Rows:
┄┄┄┄┄┄
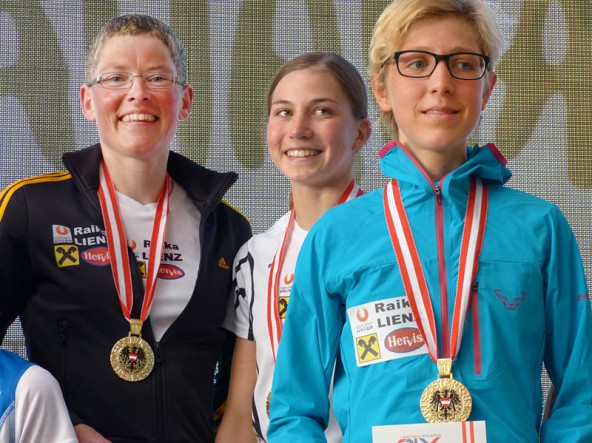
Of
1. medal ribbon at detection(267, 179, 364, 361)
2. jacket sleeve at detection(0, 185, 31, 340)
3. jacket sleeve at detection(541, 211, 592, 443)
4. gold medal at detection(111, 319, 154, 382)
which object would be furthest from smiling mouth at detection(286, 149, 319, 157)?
jacket sleeve at detection(541, 211, 592, 443)

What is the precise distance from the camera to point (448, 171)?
73.2 inches

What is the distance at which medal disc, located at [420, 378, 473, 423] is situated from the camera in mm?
1633

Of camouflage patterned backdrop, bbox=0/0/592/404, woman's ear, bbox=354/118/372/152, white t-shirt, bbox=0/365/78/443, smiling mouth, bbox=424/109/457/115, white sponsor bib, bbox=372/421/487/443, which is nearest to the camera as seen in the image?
white sponsor bib, bbox=372/421/487/443

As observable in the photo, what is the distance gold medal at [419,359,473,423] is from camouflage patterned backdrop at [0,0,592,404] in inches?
66.5

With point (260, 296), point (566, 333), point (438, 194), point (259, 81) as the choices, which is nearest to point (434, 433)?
point (566, 333)

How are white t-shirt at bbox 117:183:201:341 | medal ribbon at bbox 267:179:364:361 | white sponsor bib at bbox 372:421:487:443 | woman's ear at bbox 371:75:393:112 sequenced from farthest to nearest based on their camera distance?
white t-shirt at bbox 117:183:201:341 → medal ribbon at bbox 267:179:364:361 → woman's ear at bbox 371:75:393:112 → white sponsor bib at bbox 372:421:487:443

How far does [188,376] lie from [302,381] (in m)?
0.65

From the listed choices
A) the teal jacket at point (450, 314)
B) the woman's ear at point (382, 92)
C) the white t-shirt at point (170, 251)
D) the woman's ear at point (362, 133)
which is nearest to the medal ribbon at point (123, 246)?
the white t-shirt at point (170, 251)

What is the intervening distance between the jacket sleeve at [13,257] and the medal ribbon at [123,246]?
202 millimetres

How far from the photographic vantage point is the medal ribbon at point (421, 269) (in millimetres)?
1689

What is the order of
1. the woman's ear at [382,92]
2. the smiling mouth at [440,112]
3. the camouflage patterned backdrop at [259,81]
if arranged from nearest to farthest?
1. the smiling mouth at [440,112]
2. the woman's ear at [382,92]
3. the camouflage patterned backdrop at [259,81]

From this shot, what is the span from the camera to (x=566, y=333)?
1726 mm

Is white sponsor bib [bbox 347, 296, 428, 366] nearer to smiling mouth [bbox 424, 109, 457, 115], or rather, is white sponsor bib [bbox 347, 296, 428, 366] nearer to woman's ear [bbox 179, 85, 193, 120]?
smiling mouth [bbox 424, 109, 457, 115]

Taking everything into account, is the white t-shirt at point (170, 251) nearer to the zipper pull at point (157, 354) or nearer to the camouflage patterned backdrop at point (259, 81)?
the zipper pull at point (157, 354)
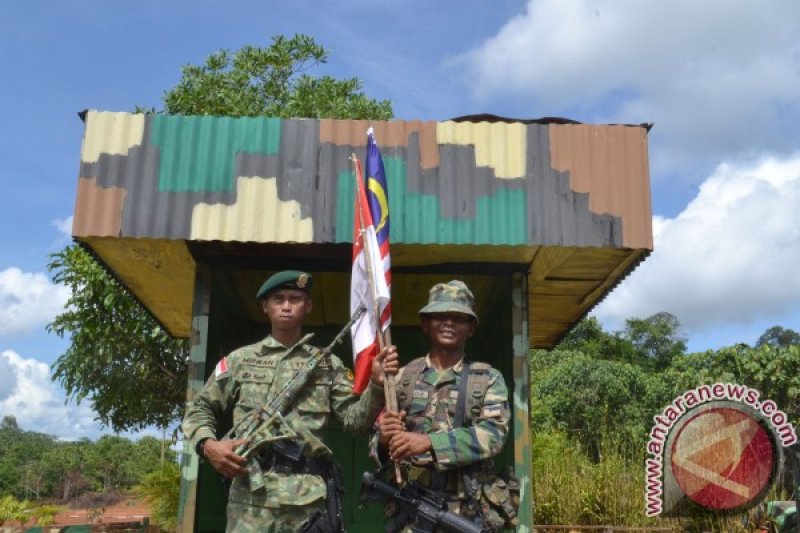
┄┄┄┄┄┄
Copy out, word for word, the part of the items that opens with the line containing "85, 193, 120]?" and runs through the end of the items, both ends included. Leave the pictures out of your answer.

Is white sponsor bib [bbox 347, 296, 428, 366] nearer to smiling mouth [bbox 424, 109, 457, 115], or rather, is white sponsor bib [bbox 347, 296, 428, 366] nearer to woman's ear [bbox 179, 85, 193, 120]?
smiling mouth [bbox 424, 109, 457, 115]

Taking everything into account, is the white t-shirt at point (170, 251) nearer to the zipper pull at point (157, 354) or nearer to the camouflage patterned backdrop at point (259, 81)?
the zipper pull at point (157, 354)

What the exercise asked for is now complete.